**Exercise goal**
What lines of the data below hold the string "trap"? Copy each one out.

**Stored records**
- - -

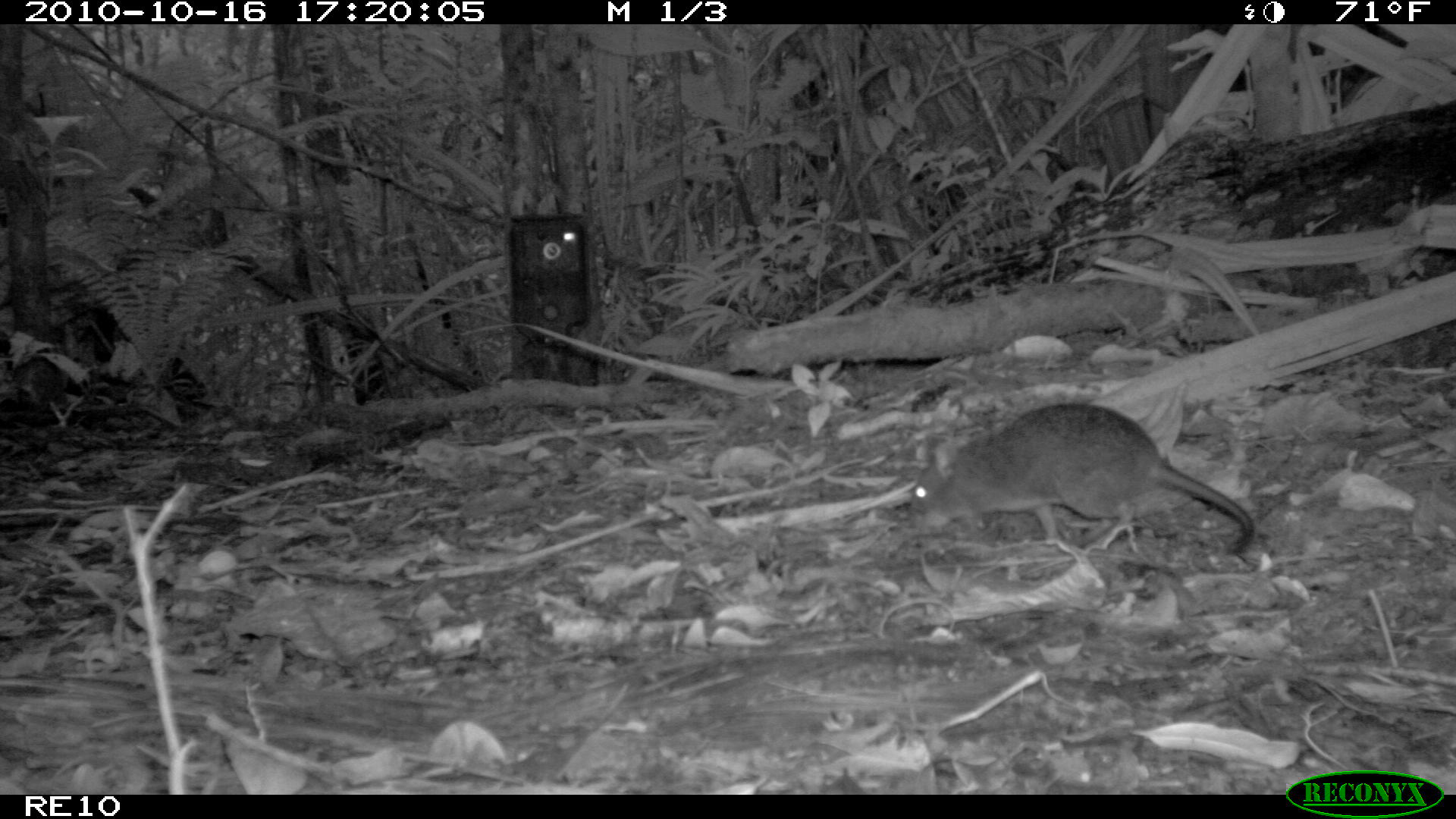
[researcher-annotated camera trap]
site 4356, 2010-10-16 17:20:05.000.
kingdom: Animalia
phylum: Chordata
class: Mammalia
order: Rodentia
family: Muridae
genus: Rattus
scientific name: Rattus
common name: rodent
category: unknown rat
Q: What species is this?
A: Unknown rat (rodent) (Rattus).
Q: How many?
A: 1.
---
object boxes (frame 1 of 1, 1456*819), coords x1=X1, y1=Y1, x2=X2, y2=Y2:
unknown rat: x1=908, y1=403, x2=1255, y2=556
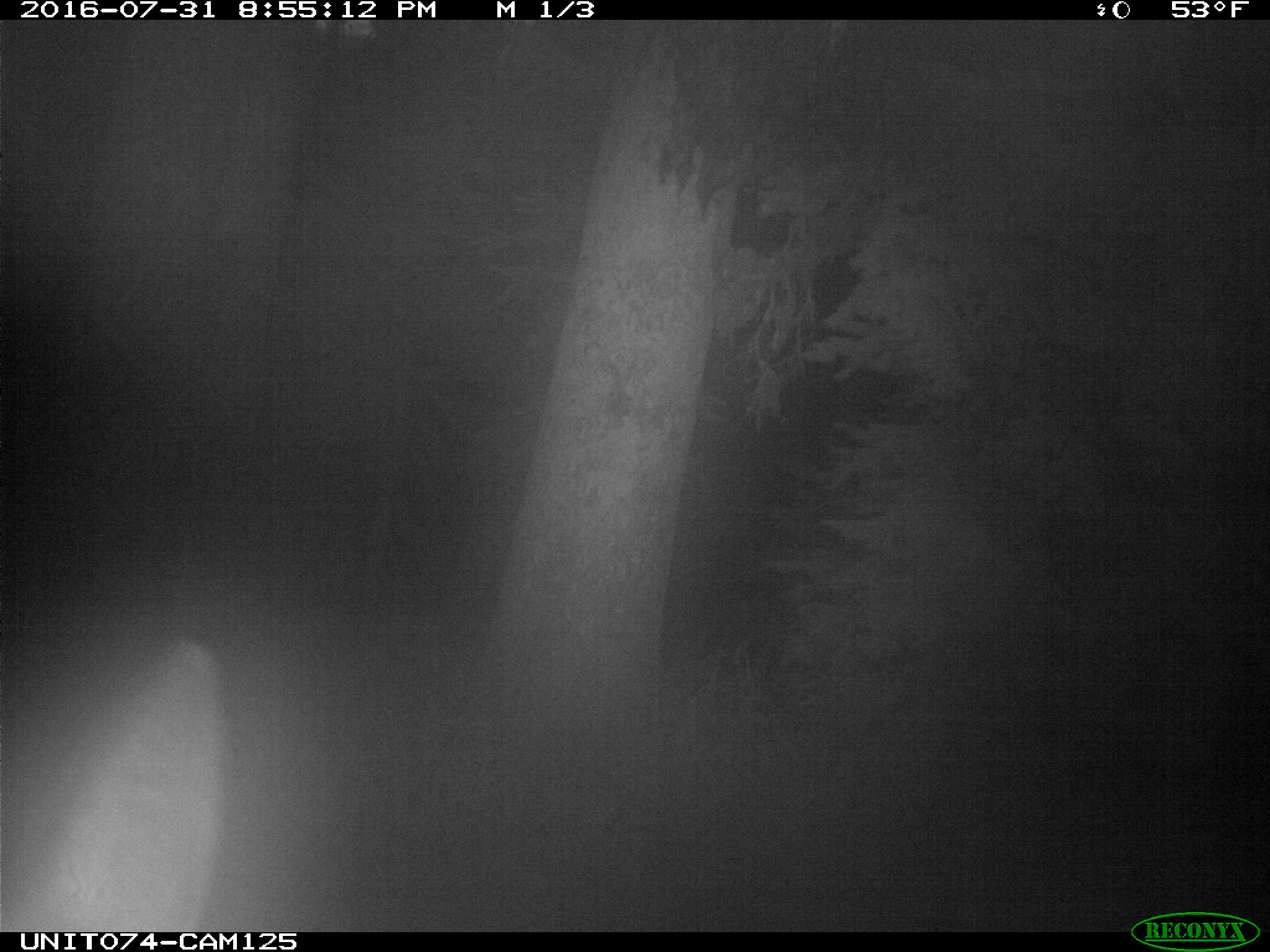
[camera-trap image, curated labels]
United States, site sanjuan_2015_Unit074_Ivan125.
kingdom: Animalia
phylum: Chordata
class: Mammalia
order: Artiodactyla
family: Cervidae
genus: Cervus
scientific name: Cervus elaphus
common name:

- - -

**Completed task**
[researcher-annotated camera trap]
[camera-trap image, curated labels]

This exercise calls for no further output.